De machtge roepstem van de Heer, die Zelf van de hemel neerdaalt, zal de ontslapenen uit hun graven roepen en tevens degenen die nog in leven zijn veranderen en Hij zal hen allen bekleden met onvergankelijkheid en onsterfelijkheid. Elders noemt Paulus het opstandingslichaam ‘onze woning die uit de hemel is’. Hij verlangde vurig hiermee overkleed te worden (vgl. 2 Kor. 5:1-5).
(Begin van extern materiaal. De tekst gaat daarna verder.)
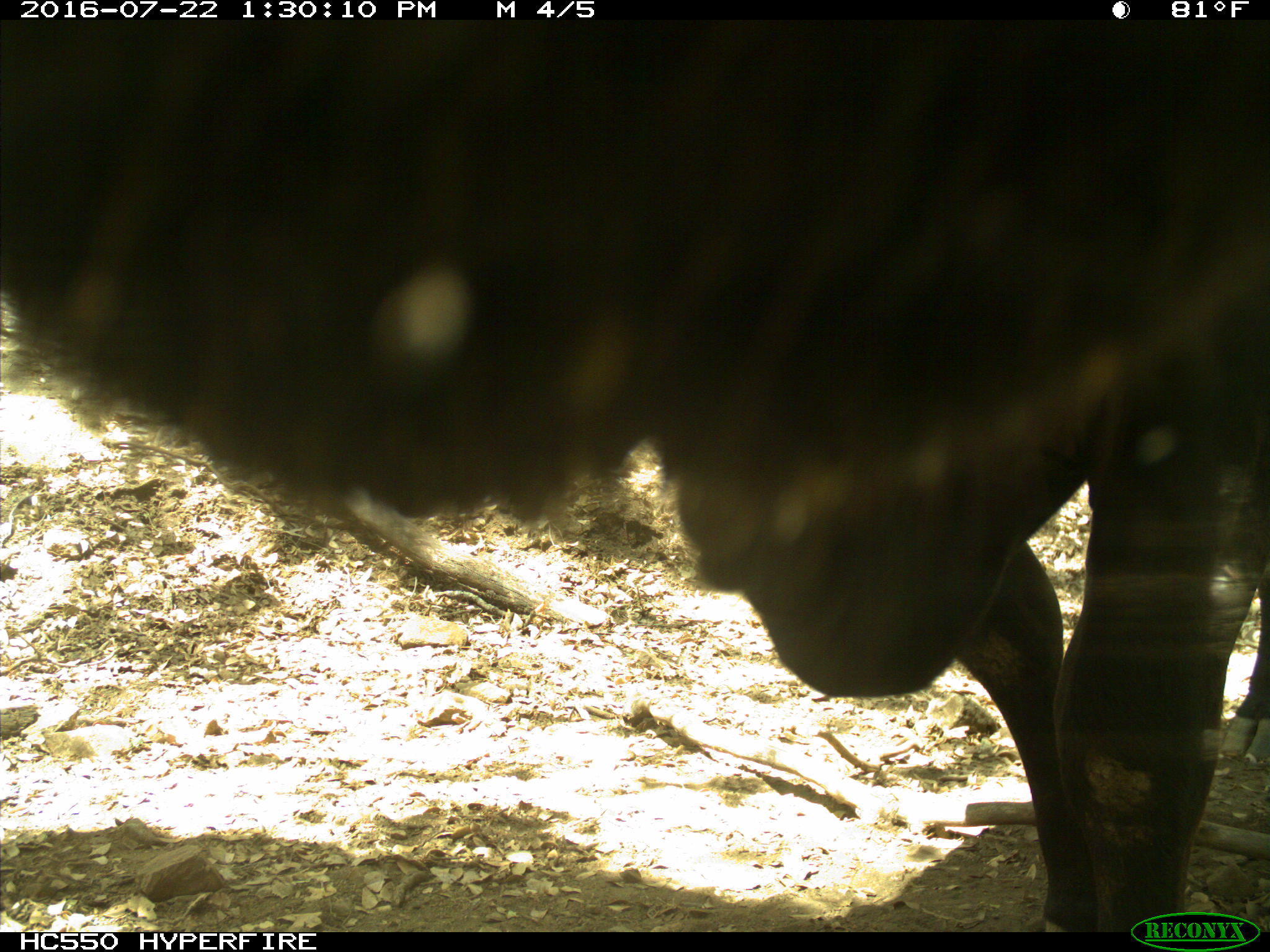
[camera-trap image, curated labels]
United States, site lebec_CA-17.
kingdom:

De opwekking van Lazarus uit de dood vormde al een illustratie van dit machtige roepen van de Heer, dat de dood definitief zal overwinnen (Joh. 11). In de brief aan de Filippenzen zegt de apostel hiervan het volgende:
‘Want ons burgerschap is in de hemelen, waaruit wij ook de Heer Jezus Christus als Heiland verwachten, die het lichaam van onze vernedering zal veranderen tot gelijkvormigheid aan het lichaam van Zijn heerlijkheid, naar de werking van de macht die Hij heeft om ook alles aan Zich te onderwerpen’ (Fil. 3:20-21).
Een en ander zal uiterst snel gebeuren, in een ondeelbaar ogenblik, leterlijk ‘een atoom’ van de tijd. De Gemeente zal worden weggerukt van de aarde en de Heer zal haar zodoende bewaren voor het uur van de verzoeking, dat over het hele aardrijk zal komen (Openb. 3:10).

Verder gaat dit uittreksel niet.